=== INFORMATION SHOWN ===

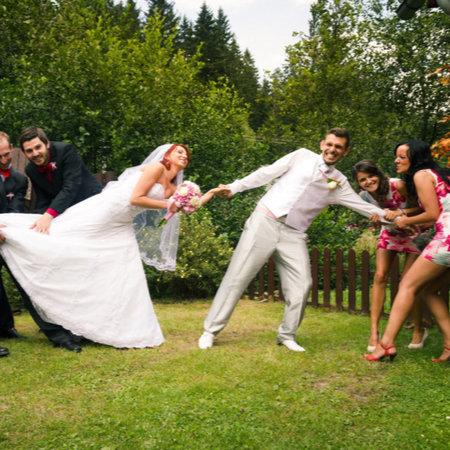 Svatba v Orlických horách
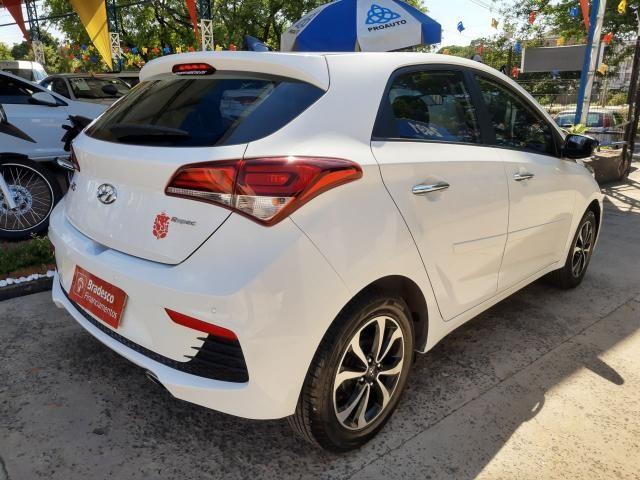 HYUNDAI HB 20 Hatch 1.6 16V 4P R SPEC FLEX AUTOMÁTICO - Foto 4
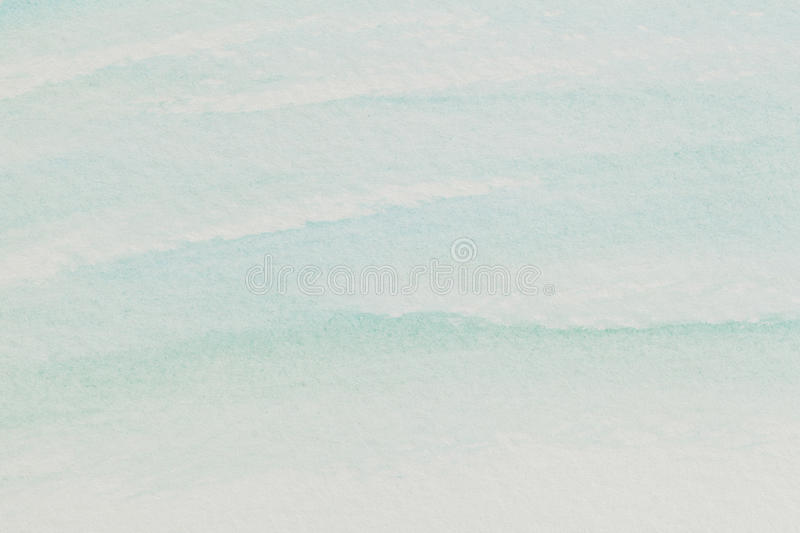 Pastel Blue Watercolor Abstract Royalty Free Stock Photo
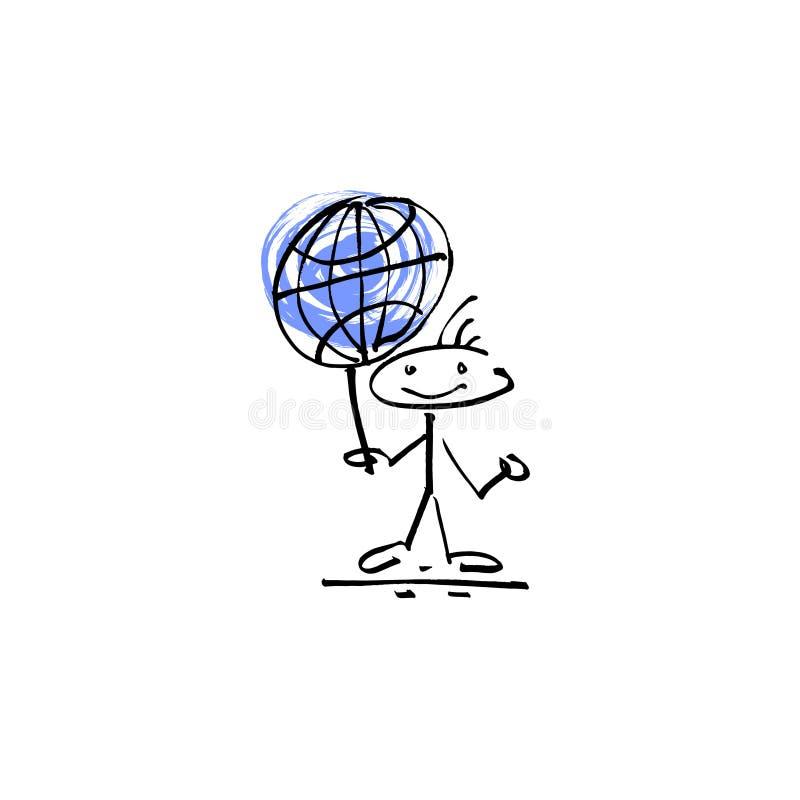 Ręka rysunku nakreślenia uśmiechu kija postaci kuli ziemskiej ludzki znak ilustracji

===

→ **WHAT IS NEEDED**:
Reproduce, word for word, every line from the one that contains "HYUNDAI HB 20" to the end of the data, including both ends; omit all pictures.

→ **ANSWER FOR THIS EXERCISE**:
 HYUNDAI HB 20 Hatch 1.6 16V 4P R SPEC FLEX AUTOMÁTICO - Foto 4
 Pastel Blue Watercolor Abstract Royalty Free Stock Photo
 Ręka rysunku nakreślenia uśmiechu kija postaci kuli ziemskiej ludzki znak ilustracji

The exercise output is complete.